- **Instructions to follow**:
Output the line that contains "As viewed here, between" and every line after it to the end of the entries, with nothing added or left out.

= = = = = = =

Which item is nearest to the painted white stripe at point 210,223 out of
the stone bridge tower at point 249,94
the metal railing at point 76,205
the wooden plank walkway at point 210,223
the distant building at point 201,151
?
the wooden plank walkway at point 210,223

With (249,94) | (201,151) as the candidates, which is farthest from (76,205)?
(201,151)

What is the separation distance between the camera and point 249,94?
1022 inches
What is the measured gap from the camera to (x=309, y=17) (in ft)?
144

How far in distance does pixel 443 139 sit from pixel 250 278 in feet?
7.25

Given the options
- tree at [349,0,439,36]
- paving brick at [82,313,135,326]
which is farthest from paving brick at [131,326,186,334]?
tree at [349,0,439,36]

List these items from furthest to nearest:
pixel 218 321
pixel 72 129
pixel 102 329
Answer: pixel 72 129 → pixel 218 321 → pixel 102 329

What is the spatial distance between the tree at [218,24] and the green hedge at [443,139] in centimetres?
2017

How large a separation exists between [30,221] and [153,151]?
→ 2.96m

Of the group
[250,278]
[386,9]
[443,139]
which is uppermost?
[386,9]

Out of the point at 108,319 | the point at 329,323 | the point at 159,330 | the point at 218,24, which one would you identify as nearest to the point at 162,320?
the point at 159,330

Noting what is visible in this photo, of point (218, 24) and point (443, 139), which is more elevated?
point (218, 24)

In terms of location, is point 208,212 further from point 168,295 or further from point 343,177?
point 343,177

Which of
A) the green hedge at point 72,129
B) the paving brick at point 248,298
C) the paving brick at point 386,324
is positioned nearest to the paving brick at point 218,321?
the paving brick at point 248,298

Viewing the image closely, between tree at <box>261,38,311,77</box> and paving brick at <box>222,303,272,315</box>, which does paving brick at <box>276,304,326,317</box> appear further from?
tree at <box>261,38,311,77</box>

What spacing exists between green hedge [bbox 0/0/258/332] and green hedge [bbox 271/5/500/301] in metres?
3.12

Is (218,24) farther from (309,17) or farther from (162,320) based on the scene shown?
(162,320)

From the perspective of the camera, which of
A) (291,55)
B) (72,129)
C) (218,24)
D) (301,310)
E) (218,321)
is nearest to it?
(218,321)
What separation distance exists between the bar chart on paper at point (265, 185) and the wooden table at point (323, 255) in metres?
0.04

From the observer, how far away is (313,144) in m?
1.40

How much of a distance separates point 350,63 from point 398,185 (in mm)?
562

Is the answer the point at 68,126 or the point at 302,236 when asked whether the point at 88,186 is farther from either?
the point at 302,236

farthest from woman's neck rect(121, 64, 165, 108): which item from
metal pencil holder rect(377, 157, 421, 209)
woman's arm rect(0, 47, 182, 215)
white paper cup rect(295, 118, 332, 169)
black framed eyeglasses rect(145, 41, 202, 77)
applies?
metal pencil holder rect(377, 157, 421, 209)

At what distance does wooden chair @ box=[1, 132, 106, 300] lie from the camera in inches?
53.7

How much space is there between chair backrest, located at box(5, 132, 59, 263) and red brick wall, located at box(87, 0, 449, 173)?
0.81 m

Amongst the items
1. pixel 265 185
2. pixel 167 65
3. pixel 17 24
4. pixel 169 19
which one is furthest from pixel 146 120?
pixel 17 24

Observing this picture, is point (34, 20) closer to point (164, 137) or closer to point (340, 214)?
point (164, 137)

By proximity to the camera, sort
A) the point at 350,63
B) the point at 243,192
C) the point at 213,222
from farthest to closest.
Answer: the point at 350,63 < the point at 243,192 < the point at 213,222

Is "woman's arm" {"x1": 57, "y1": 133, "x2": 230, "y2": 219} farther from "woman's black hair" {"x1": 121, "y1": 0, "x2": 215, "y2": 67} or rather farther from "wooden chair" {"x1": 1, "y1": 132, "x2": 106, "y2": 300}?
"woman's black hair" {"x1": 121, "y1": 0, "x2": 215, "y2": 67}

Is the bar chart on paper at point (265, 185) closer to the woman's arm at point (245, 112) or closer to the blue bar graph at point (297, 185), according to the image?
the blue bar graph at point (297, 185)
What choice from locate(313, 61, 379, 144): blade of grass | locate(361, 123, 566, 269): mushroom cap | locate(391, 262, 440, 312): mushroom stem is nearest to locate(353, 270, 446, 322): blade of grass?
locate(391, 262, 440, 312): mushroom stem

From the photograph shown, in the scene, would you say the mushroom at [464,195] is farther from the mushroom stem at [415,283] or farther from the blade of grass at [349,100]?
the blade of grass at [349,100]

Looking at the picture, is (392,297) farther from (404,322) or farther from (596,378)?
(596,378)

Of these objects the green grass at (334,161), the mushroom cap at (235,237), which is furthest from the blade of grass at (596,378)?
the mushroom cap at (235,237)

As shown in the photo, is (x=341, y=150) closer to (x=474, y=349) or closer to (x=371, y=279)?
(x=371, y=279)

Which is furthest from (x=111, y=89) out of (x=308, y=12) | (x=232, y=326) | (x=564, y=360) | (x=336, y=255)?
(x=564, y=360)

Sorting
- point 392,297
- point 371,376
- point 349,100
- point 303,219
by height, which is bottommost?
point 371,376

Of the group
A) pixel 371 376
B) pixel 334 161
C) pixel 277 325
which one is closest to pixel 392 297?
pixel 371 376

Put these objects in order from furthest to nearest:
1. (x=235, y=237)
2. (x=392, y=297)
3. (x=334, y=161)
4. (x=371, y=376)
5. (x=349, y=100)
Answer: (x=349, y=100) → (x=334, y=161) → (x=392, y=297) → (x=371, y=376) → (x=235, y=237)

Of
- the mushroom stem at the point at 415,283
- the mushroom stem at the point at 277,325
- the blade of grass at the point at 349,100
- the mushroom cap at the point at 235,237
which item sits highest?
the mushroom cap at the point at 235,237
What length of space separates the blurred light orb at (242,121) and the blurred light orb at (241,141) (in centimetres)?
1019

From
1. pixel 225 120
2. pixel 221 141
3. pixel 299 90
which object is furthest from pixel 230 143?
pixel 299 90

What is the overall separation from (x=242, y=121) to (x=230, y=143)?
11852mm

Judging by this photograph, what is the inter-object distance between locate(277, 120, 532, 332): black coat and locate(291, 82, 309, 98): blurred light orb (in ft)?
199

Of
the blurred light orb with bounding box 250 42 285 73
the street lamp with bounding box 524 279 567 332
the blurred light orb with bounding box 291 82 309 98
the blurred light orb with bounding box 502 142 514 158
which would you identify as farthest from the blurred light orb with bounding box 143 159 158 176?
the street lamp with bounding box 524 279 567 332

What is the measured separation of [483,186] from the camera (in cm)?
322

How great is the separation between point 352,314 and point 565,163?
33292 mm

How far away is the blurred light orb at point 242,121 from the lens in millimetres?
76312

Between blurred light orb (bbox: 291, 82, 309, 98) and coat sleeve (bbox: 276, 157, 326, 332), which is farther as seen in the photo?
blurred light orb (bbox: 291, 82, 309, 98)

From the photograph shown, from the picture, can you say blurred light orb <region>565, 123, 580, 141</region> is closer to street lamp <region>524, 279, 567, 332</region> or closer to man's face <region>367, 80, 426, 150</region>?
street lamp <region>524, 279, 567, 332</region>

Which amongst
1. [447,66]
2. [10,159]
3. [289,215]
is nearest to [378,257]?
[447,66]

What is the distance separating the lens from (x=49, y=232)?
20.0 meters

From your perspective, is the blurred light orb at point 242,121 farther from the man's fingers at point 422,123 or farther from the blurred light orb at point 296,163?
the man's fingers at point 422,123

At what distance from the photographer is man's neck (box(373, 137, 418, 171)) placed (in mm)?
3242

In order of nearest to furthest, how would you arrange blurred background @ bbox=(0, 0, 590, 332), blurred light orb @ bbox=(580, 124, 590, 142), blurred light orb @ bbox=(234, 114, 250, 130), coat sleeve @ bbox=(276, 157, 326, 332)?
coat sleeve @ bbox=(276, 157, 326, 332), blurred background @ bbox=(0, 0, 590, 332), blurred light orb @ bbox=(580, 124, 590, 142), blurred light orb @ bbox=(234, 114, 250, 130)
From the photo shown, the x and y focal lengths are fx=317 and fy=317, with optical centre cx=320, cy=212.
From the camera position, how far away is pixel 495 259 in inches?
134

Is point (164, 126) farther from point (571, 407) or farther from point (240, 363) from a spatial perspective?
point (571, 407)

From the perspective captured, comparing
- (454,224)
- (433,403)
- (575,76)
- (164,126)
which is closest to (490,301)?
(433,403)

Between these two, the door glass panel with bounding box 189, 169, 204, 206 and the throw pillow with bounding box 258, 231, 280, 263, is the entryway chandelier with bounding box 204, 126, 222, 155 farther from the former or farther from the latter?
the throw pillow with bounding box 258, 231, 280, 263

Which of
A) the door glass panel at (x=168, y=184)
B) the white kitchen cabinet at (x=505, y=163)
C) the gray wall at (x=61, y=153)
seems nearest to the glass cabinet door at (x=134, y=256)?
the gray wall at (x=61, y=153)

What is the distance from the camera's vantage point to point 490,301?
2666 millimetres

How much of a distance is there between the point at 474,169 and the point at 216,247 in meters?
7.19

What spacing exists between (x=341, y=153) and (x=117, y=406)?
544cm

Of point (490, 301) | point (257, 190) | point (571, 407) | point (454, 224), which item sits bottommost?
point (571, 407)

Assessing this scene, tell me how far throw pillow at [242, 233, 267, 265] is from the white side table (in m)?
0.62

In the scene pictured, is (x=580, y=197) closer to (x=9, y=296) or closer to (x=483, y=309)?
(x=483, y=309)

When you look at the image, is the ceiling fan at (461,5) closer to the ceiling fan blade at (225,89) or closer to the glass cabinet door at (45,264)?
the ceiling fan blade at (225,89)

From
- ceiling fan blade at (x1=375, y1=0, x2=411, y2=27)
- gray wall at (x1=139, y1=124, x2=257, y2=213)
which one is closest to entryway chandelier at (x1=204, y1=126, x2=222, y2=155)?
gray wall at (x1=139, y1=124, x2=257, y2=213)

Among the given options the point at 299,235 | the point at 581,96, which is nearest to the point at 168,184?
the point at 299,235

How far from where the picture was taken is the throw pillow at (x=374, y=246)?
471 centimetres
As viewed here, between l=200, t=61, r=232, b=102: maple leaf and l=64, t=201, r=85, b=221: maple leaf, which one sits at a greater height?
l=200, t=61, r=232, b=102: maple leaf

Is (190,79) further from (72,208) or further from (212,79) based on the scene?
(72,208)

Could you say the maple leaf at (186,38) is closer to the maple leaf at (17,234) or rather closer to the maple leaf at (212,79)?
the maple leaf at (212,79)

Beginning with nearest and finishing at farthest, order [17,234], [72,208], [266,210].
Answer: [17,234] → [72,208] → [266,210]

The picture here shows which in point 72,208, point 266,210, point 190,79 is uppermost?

= = = = = = =

- **Task response**:
As viewed here, between l=200, t=61, r=232, b=102: maple leaf and l=64, t=201, r=85, b=221: maple leaf, which one sits at a greater height?
l=200, t=61, r=232, b=102: maple leaf

Is (190,79) further from (72,208) or further from (212,79) based on the scene?
(72,208)

Could you say the maple leaf at (186,38) is closer to the maple leaf at (17,234) or rather closer to the maple leaf at (212,79)?
the maple leaf at (212,79)

Beginning with nearest and finishing at farthest, order [17,234], [72,208], [266,210].
Answer: [17,234] → [72,208] → [266,210]

The picture here shows which in point 72,208, point 266,210, point 190,79 is uppermost?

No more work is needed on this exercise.